Quintessential Cage Aug 17, 2001
I keep reading it year after year and I keep finding sections of it I've never seen before. magic. A the same time, I read the same part overs and over again years later and they just get better.
It's just a remarkable text.
You have to get it.
This book is slightly overrated, actually Jun 13, 2001
There is no denying the importance of John Cage as a composer as well as a writer. But even though this book is a necessary provocation for anyone who thinks they know what music is and should be, he is not a philosopher, and his ideas are often contradictory, naive and even romantic.
Romantic? Yes, I would say that for instance his idea of "sounds in themselves" and "nature" are romantic. Can we really eliminate all cultural impact and distortion just by refusing intention? I think not. Sounds are always inflected by history.
Still, I would not want a world without the challenge of his extreme stance.
Nothing Has Been The Same May 19, 2000
It's always a strange sensation for me to go into a record store, or even see what's available here, and find so many John Cage recordings in print. As the most essential and avant-garde composer of the century, that's gratifying to me [a composer] but also unnerving that anyone so experimental and uncompromising in the arts would enjoy such popularity.

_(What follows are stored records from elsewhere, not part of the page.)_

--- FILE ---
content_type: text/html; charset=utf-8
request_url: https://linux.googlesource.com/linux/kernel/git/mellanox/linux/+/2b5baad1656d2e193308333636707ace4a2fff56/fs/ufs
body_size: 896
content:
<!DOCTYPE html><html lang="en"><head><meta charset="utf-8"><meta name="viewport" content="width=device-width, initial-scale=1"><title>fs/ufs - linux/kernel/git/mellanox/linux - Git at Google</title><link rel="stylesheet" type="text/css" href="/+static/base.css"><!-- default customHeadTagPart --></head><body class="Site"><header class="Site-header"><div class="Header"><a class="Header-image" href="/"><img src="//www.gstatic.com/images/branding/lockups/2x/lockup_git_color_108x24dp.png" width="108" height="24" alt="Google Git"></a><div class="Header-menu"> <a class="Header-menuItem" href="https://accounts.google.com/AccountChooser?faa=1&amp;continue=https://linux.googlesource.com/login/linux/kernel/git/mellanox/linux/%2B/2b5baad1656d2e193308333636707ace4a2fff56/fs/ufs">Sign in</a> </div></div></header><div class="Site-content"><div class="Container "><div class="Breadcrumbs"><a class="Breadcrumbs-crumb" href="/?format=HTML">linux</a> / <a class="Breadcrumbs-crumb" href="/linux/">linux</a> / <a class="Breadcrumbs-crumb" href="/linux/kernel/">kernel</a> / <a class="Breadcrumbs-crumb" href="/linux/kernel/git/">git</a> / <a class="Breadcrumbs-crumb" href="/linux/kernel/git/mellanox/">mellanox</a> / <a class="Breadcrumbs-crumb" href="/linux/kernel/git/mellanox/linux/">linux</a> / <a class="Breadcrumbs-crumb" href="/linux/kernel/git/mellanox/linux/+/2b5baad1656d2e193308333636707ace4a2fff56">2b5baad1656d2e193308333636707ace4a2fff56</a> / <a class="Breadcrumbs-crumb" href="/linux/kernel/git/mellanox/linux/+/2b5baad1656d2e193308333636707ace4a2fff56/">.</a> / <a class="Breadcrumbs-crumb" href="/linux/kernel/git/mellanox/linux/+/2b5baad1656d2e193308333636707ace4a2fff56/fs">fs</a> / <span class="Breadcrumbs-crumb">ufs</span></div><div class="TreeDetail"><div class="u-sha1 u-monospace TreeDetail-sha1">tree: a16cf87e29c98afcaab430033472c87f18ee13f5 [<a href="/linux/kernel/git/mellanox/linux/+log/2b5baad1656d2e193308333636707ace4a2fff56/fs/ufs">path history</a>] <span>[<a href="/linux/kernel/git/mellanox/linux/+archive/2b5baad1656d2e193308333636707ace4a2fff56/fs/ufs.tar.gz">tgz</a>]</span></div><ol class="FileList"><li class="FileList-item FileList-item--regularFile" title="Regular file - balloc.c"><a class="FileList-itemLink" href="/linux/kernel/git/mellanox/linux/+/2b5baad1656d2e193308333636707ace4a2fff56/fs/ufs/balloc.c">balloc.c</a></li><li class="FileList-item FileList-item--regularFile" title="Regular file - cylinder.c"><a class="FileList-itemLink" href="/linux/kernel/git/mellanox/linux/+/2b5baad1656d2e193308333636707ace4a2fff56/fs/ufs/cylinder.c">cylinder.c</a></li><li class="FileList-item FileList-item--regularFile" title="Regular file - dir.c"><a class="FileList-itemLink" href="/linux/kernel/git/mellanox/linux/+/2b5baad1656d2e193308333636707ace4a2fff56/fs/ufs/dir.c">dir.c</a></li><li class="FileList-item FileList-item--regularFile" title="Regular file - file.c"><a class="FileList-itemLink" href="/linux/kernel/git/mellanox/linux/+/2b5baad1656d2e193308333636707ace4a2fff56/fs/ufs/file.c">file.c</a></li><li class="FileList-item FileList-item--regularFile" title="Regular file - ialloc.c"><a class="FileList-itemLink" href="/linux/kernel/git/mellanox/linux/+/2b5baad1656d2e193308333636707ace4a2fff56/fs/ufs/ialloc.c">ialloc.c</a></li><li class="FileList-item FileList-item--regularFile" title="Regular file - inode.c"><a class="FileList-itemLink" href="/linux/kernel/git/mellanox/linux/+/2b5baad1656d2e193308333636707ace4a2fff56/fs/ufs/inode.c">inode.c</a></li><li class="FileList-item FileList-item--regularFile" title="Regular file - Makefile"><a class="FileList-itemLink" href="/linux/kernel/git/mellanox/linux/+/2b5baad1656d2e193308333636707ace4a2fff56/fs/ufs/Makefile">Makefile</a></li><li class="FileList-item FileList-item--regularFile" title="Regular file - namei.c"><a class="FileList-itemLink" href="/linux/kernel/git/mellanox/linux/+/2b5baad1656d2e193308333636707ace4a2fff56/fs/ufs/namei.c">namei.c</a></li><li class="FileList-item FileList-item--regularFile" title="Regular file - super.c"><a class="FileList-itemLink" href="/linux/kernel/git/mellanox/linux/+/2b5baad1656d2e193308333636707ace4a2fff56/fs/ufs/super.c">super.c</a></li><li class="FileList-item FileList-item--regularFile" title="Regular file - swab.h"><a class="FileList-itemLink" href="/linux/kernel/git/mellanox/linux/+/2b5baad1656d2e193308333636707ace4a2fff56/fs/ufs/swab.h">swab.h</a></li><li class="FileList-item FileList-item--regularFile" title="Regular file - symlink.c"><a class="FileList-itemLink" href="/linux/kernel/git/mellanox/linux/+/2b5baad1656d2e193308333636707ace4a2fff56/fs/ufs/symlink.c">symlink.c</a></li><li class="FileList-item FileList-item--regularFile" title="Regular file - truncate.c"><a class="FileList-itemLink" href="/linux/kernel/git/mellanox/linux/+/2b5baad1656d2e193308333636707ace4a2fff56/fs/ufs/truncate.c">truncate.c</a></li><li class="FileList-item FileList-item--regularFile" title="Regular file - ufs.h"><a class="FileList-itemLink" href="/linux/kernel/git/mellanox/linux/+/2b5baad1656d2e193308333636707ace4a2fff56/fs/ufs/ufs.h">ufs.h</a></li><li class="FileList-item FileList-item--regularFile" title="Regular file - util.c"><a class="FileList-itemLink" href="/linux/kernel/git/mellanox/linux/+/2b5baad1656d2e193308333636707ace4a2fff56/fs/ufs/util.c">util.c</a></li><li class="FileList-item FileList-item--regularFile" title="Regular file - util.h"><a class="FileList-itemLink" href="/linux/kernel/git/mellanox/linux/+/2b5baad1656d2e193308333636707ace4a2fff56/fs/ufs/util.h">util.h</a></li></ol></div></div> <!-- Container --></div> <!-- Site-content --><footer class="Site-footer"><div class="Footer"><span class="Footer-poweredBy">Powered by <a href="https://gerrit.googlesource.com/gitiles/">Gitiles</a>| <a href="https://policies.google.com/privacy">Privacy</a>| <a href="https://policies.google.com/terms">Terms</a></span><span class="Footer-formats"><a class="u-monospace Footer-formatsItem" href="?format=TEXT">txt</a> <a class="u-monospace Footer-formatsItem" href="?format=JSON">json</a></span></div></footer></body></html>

This book goes a long way towards explaining that. And in many ways, this book stands apart from his music, and can be enjoyed without ever hearing or knowing of Cage's music pieces. Because the music was almost by accident - Schoenberg told Cage that he was an inventor, not a composer, and this book demonstrates that, and goes further to show Cage was a philosopher. Music just happened to be the medium where he best expressed his philosophy, but it could have been painting or film, depending on his path. The book defines a way of living and thinking and seeing, and of course hearing, the world. That's what it's about. And it's beautiful and gentle quality capture the essence of Cage, a true quiet revolutionary. His revolution was profound, and best expressed in his piano piece 4'33", where the pianist does not make a sound at the instrument. The revolution of that event was the most profound and destabilizing in the history of music, and yet it was entirely silent. Such is the power of Cage's ideas that he has no need to really 'lecture' about them, he merely presents them and let's their own strength do the rest.